Another cross-border family method of circumventing the OWP system is to overstay their PRC-issued, temporary family visit permit in Hong Kong. The exit-entry permit, commonly known as Two-way Permit (TWP), is a travel document that allows mainland residents to go to Hong Kong for short-term purposes such as family visits and tourism. In general, a mainland resident, who has a spouse, offspring, parent or spouse’s parent, or sibling who is a Hong Kong resident, is eligible to apply for the Exit Endorsement for Visiting Relatives to be borne on their TWP document in order to enter Hong Kong for a family visit. In 1983 the PRC and Hong Kong

governments agreed to allow 75 persons per day to visit Hong Kong on a TWP (there is no official data on the exact quota allocated for family visit application). The daily quota steadily increased to 713 in 1995—the figure was five times more than the daily 150 permanent OWP quota. However, for most mainlanders, visiting their family members in Hong Kong on a temporary TWP was not a complete solution for long periods of separation caused by a long wait for a permanent OWP. This is not only due to the imposition of annual TWP application limits until the early 2000s,44 but also because applicants frequently encountered corruption and bureaucratic problems in the course of the process. Therefore, for those lucky ones who were granted a TWP, they might decide to overstay the permit to extend the stay with their families in Hong Kong until being arrested by the police and immigration officials (Lau 2008; Leung and Lee 2005; Newendorp 2008; Wong 2000).

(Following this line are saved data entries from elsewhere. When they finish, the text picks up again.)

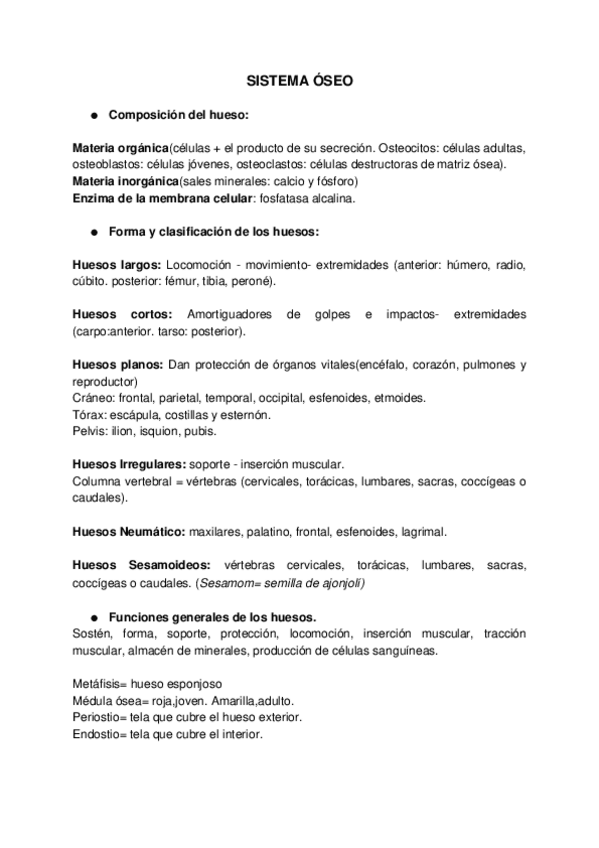 SISTEMA ÓSEO

● Composición del hueso:

Materia orgánica(células + el producto de su secreción. Osteocitos: células adultas, osteoblastos: células jóvenes, osteoclastos: células destructoras de matriz ósea).
Materia inorgánica(sales minerales: calcio y fósforo)
Enzima de la membrana celular: fosfatasa alcalina.

● Forma y clasificación de los huesos:

Huesos largos: Locomoción - movimiento- extremidades (anterior: húmero, radio, cúbito. posterior: fémur, tibia, peroné).

Huesos cortos: Amortiguadores de golpes e impactos- extremidades (carpo:anterior. tarso: posterior).

Huesos planos: Dan protección de órganos vitales(encéfalo, corazón, pulmones y reproductor)
Cráneo: frontal, parietal, temporal, occipital, esfenoides, etmoides.
Tórax: escápula, costillas y esternón.
Pelvis: ilion, isquion, pubis.

Huesos Irregulares: soporte - inserción muscular.
Columna vertebral = vértebras (cervicales, torácicas, lumbares, sacras, coccígeas o caudales).

Huesos Neumático: maxilares, palatino, frontal, esfenoides, lagrimal.

Huesos Sesamoideos: vértebras cervicales, torácicas, lumbares, sacras, coccígeas o caudales. (Sesamom= semilla de ajonjolí)

● Funciones generales de los huesos.
Sostén, forma, soporte, protección, locomoción, inserción muscular, tracción muscular, almacén de minerales, producción de células sanguíneas.

Metáfisis= hueso esponjoso
Médula ósea= roja,joven. Amarilla,adulto.
Periostio= tela que cubre el hueso exterior.
Endostio= tela que cubre el interior.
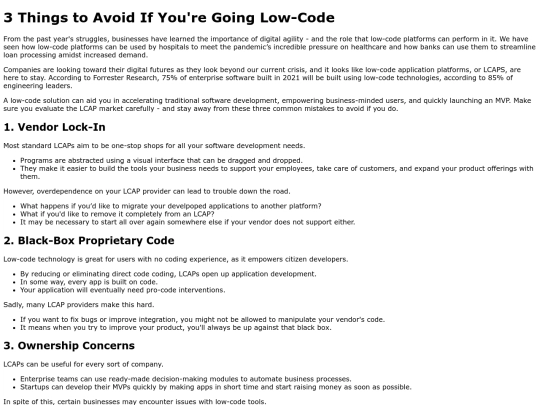 3 Things to Avoid If You're Going Low-Code

From the past year's struggles, businesses have learned the importance of digital agility - and the role that low-code platforms can perform in it. We have seen how low-code platforms can be used by hospitals to meet the pandemic's incredible pressure on healthcare and how banks can use them to streamline loan processing amidst increased demand.

Companies are looking toward their digital futures as they look beyond our current crisis, and it looks like low-code application platforms, or LCAPS, are here to stay. According to Forrester Research, 75% of enterprise software built in 2021 will be built using low-code technologies, according to 85% of engineering leaders.

A low-code solution can aid you in accelerating traditional software development, empowering business-minded users, and quickly launching an MVP. Make sure you evaluate the LCAP market carefully - and stay away from these three common mistakes to avoid if you do.

1. Vendor Lock-In

Most standard LCAPs aim to be one-stop shops for all your software development needs.

• Programs are abstracted using a visual interface that can be dragged and dropped.
• They make it easier to build the tools your business needs to support your employees, take care of customers, and expand your product offerings with them.

However, overdependence on your LCAP provider can lead to trouble down the road.

• What happens if you'd like to migrate your develpoped applications to another platform?
• What if you'd like to remove it completely from an LCAP?
• It may be necessary to start all over again somewhere else if your vendor does not support either.

2. Black-Box Proprietary Code

Low-code technology is great for users with no coding experience, as it empowers citizen developers.

• By reducing or eliminating direct code coding, LCAPs open up application development.
• In some way, every app is built on code.
• Your application will eventually need pro-code interventions.

Sadly, many LCAP providers make this hard.

• If you want to fix bugs or improve integration, you might not be allowed to manipulate your vendor's code.
• It means when you try to improve your product, you'll always be up against that black box.

3. Ownership Concerns

LCAPs can be useful for every sort of company.

• Enterprise teams can use ready-made decision-making modules to automate business processes.
• Startups can develop their MVPs quickly by making apps in short time and start raising money as soon as possible.

In spite of this, certain businesses may encounter issues with low-code tools.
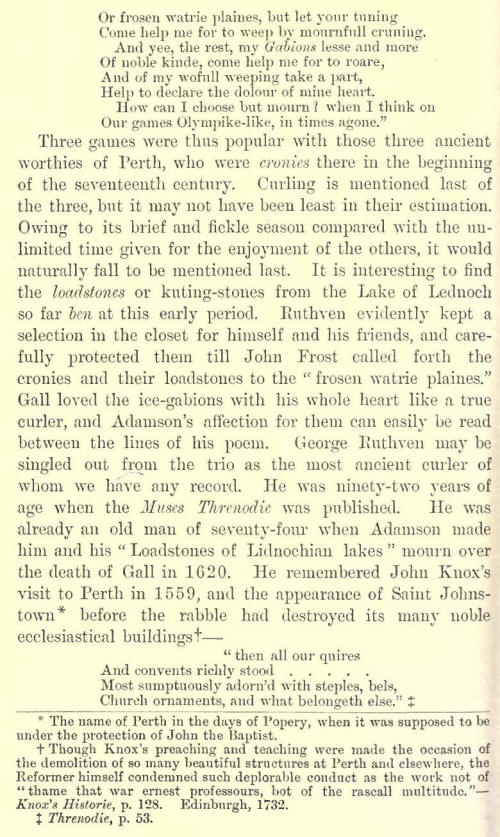 Or frosen watrie plaines, but let your tuning
Come help me for to weep by mournfull cruning.
And yee, the rest, my Gabions lesse and more
Of noble kinde, come help me for to roare,
And of my wofull weeping take a part,
Help to declare the dolour of mine heart.
How can I choose but mourn? when I think on
Our games Olympike-like, in times agone."

Three games were thus popular with those three ancient worthies of Perth, who were cronies there in the beginning of the seventeenth century. Curling is mentioned last of the three, but it may not have been least in their estimation. Owing to its brief and fickle season compared with the unlimited time given for the enjoyment of the others, it would naturally fall to be mentioned last. It is interesting to find the loadstones or kuting-stones from the Lake of Lednoch so far ben at this early period. Ruthven evidently kept a selection in the closet for himself and his friends, and carefully protected them till John Frost called forth the cronies and their loadstones to the "frosen watrie plaines." Gall loved the ice-gabions with his whole heart like a true curler, and Adamson's affection for them can easily be read between the lines of his poem. George Ruthven may be singled out from the trio as the most ancient curler of whom we have any record. He was ninety-two years of age when the Muses Threnodie was published. He was already an old man of seventy-four when Adamson made him and his "Loadstones of Lidnochian lakes" mourn over the death of Gall in 1620. He remembered John Knox's visit to Perth in 1559, and the appearance of Saint Johnstown* before the rabble had destroyed its many noble ecclesiastical buildings†—

"then all our quires
And convents richly stood . . . . .
Most sumptuously adorn'd with steples, bels,
Church ornaments, and what belongeth else." ‡

* The name of Perth in the days of Popery, when it was supposed to be under the protection of John the Baptist.
† Though Knox's preaching and teaching were made the occasion of the demolition of so many beautiful structures at Perth and elsewhere, the Reformer himself condemned such deplorable conduct as the work not of "thame that war ernest professours, bot of the rascall multitude."—Knox's Historie, p. 128. Edinburgh, 1732.
‡ Threnodie, p. 53.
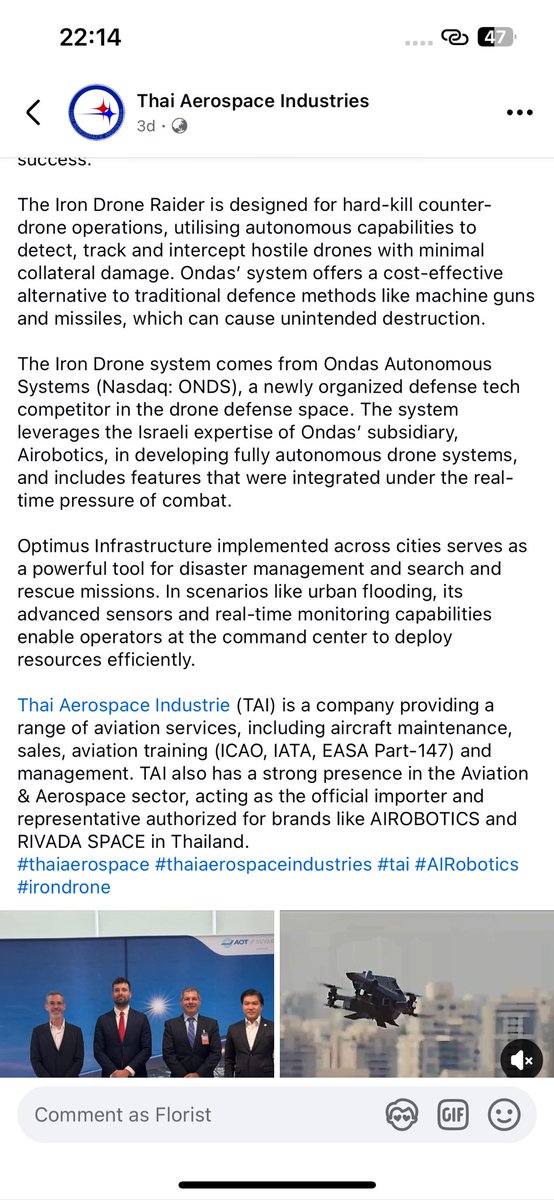 22:14

47

Thai Aerospace Industries
3d ·

success.

The Iron Drone Raider is designed for hard-kill counter-drone operations, utilising autonomous capabilities to detect, track and intercept hostile drones with minimal collateral damage. Ondas' system offers a cost-effective alternative to traditional defence methods like machine guns and missiles, which can cause unintended destruction.

The Iron Drone system comes from Ondas Autonomous Systems (Nasdaq: ONDS), a newly organized defense tech competitor in the drone defense space. The system leverages the Israeli expertise of Ondas' subsidiary, Airobotics, in developing fully autonomous drone systems, and includes features that were integrated under the real-time pressure of combat.

Optimus Infrastructure implemented across cities serves as a powerful tool for disaster management and search and rescue missions. In scenarios like urban flooding, its advanced sensors and real-time monitoring capabilities enable operators at the command center to deploy resources efficiently.

Thai Aerospace Industrie (TAI) is a company providing a range of aviation services, including aircraft maintenance, sales, aviation training (ICAO, IATA, EASA Part-147) and management. TAI also has a strong presence in the Aviation & Aerospace sector, acting as the official importer and representative authorized for brands like AIROBOTICS and RIVADA SPACE in Thailand.
#thaiaerospace #thaiaerospaceindustries #tai #AIRobotics #irondrone

AOT

Comment as Florist

GIF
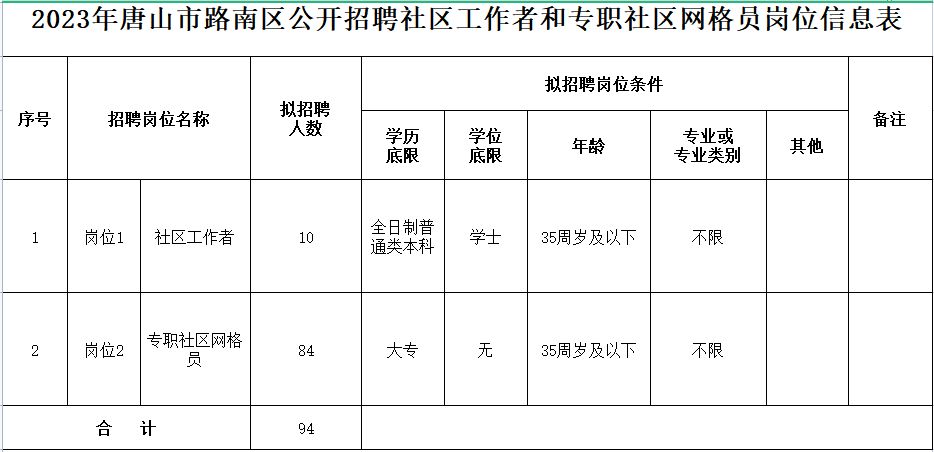 2023年唐山市路南区公开招聘社区工作者和专职社区网格员岗位信息表

| 序号 | 招聘岗位名称 | | 拟招聘人数 | 拟招聘岗位条件 | | | | | 备注 |
|---|---|---|---|---|---|---|---|---|---|
| | | | | 学历底限 | 学位底限 | 年龄 | 专业或专业类别 | 其他 | |
| 1 | 岗位1 | 社区工作者 | 10 | 全日制普通类本科 | 学士 | 35周岁及以下 | 不限 | | |
| 2 | 岗位2 | 专职社区网格员 | 84 | 大专 | 无 | 35周岁及以下 | 不限 | | |
| 合　计 | | | 94 | | | | | | |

Caught in between OWP and TWP constraints and a growing hostility toward mainland illegal immigrants, by the early 1980s, Hong Kong-China split families’ attempts for family reunion through illegal migratory activities inevitably incurred Hong Kong people’s resentment despite their moral claims. In the 1980s there was another salient collective action organized by Hong Kong husbands and their mainland “boat brides” to fight for the women’s residence rights in Hong Kong. This issue not only demonstrated the complexity of the Hong Kong-China marriage phenomenon in the 1980s, but also the arbitrariness of state power in controlling cross-border marriage migration and the definition of immigrants’ status legality.

44 Before November 2002 mainland family members of Hong Kong residents were only allowed to apply for the Exit Endorsement for Visiting Relatives to enter Hong Kong twice a year. Each endorsement allowed the applicant to stay in Hong Kong for a period of three months or less per visit.